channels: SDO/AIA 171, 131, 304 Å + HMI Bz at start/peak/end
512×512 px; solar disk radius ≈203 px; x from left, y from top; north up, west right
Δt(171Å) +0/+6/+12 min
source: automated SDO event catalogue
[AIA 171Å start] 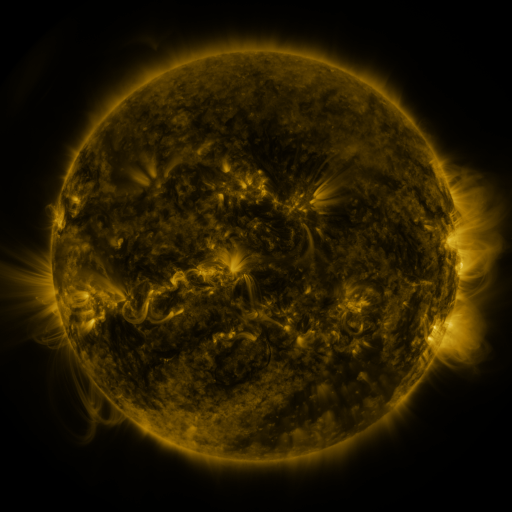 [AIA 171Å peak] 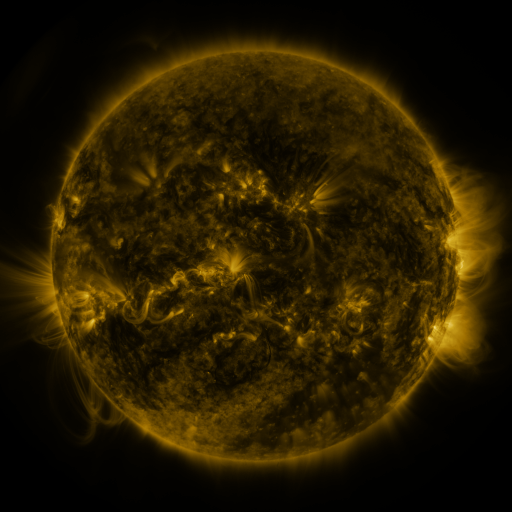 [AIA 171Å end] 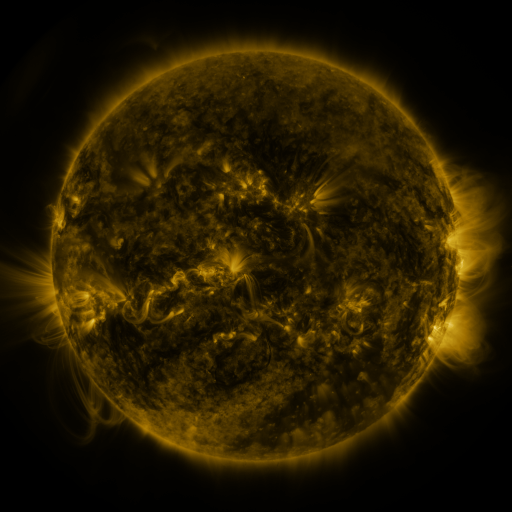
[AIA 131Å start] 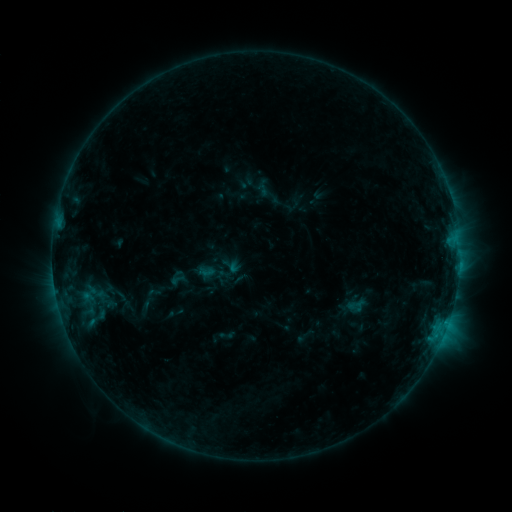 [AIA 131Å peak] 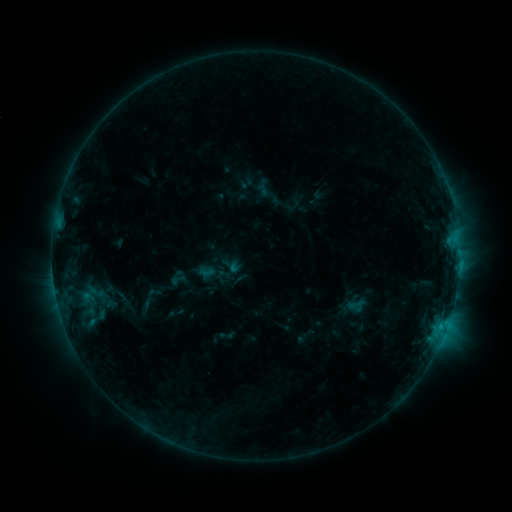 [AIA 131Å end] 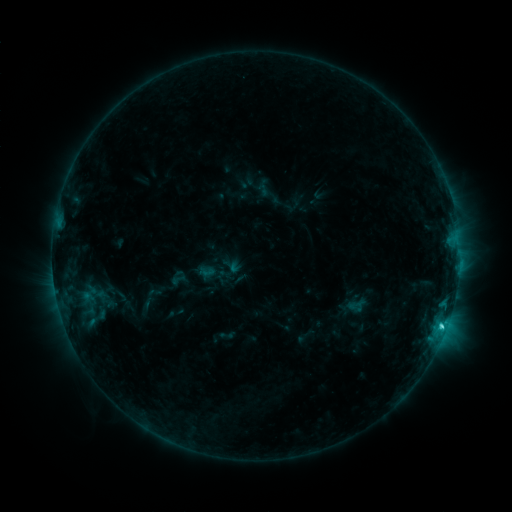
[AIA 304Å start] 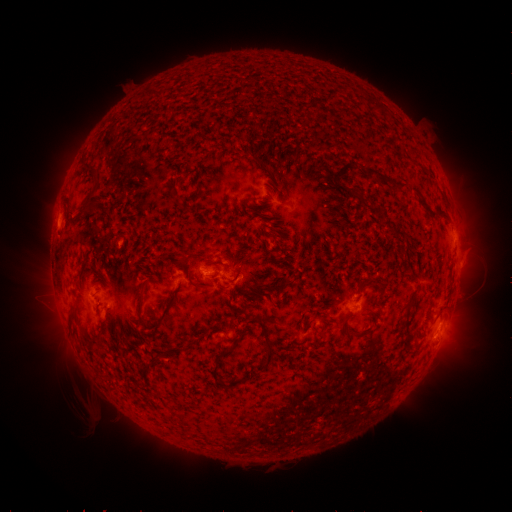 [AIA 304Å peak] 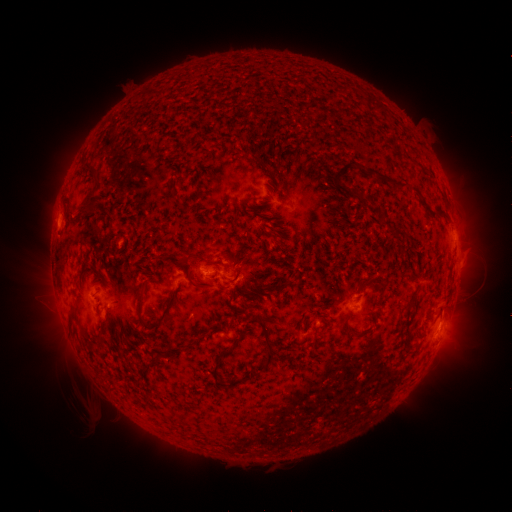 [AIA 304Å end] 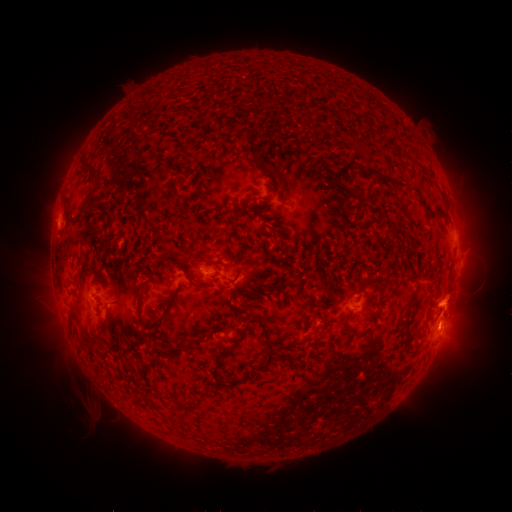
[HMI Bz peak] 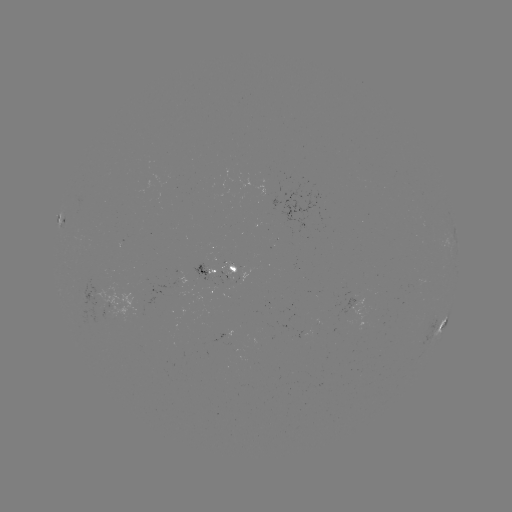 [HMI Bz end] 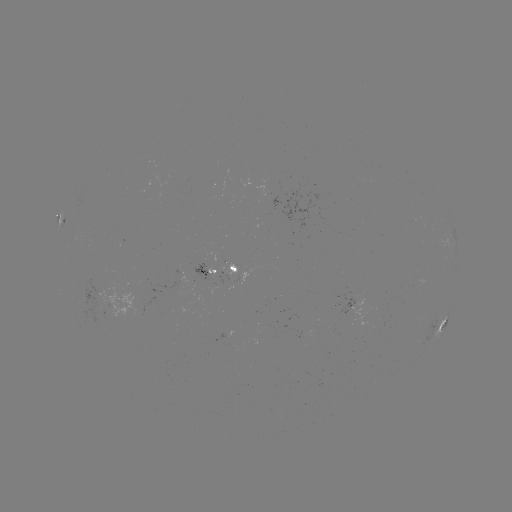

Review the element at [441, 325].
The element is C2.2 flare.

================

Task brief: Each line of the data above containing the string "element" is to be copied.

Answer box:
Review the element at [441, 325].
The element is C2.2 flare.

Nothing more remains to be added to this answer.